Paeds SAQs · clinical-assessment-and-reasoning

Pallor in children: diagnostic approach — formative SAQs

Formative SAQs on paediatric pallor diagnostic approach.

20 marks30 min
On this page & tools

Target exams

RACP General PaediatricsMRCPCH Clinical

Target exams

RACP General PaediatricsMRCPCH Clinical
Prompt
Pallor in children: diagnostic approach

SAQ 1 (10)

An 18-month-old has progressive pallor, drinks large volumes of cow’s milk, and is otherwise interactive. CBC shows microcytic hypochromic anaemia with low ferritin. [1]

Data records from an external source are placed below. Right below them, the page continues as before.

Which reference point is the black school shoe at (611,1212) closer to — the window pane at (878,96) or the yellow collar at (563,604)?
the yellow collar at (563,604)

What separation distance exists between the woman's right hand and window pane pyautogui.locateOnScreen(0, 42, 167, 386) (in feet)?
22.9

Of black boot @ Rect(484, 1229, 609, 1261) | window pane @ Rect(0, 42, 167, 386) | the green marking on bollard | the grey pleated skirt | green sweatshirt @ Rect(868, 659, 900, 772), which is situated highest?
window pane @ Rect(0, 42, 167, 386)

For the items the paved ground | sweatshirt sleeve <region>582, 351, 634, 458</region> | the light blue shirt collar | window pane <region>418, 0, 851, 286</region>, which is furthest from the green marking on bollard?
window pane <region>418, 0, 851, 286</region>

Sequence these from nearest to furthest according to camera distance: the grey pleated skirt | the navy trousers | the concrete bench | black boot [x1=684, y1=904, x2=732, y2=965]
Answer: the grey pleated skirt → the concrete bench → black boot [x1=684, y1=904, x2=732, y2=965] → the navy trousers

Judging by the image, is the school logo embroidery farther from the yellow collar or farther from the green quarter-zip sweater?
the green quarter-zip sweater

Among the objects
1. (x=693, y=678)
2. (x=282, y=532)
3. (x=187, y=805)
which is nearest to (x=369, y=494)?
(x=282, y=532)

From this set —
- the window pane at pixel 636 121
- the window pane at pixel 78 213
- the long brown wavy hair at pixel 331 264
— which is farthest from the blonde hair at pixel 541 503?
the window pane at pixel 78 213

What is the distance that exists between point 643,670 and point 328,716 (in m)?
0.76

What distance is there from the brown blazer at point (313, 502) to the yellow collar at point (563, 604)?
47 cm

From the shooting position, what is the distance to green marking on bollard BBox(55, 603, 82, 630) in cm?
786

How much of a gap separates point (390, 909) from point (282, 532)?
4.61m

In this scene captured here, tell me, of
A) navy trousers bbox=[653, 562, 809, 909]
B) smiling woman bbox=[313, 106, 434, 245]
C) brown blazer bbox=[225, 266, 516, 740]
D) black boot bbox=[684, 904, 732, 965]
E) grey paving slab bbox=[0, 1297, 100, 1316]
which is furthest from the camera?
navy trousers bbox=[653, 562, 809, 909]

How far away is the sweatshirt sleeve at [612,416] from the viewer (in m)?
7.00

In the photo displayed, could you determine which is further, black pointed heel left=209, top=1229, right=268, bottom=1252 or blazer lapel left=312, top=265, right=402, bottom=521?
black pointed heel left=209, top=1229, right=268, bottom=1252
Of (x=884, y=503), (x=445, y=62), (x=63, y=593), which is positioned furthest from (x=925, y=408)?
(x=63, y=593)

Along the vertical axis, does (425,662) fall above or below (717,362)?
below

  1. State a one-sentence problem representation. (2) [1] [6]
  2. Explain how MCV and reticulocyte count organise the broader anaemia differential beyond this case. (4) [6]
  3. Outline cause-directed management and how you will prove response. (4) [1]

Model answer

Problem representation. Toddler with dietary risk and confirmed iron-deficiency anaemia without clinical red flags for marrow failure. [1]

Classification grid. MCV sorts micro/normo/macrocytic patterns. Reticulocytes ask whether the marrow is responding: high suggests loss/haemolysis; inappropriately low with severe anaemia suggests production failure. Film refines morphology (hypochromia, spherocytes, blasts). [6]

Management. Reduce excessive cow’s milk, improve dietary iron, start iron per local product guidance, safety-net, and recheck for expected laboratory response; failure to rise triggers rethink of diagnosis, loss or adherence. [1]

SAQ 2 (10)

A 6-year-old has fever, bone pain, bruising and marked pallor. Another child on the same shift has acute jaundice and dark urine after a new medicine. [3] [4]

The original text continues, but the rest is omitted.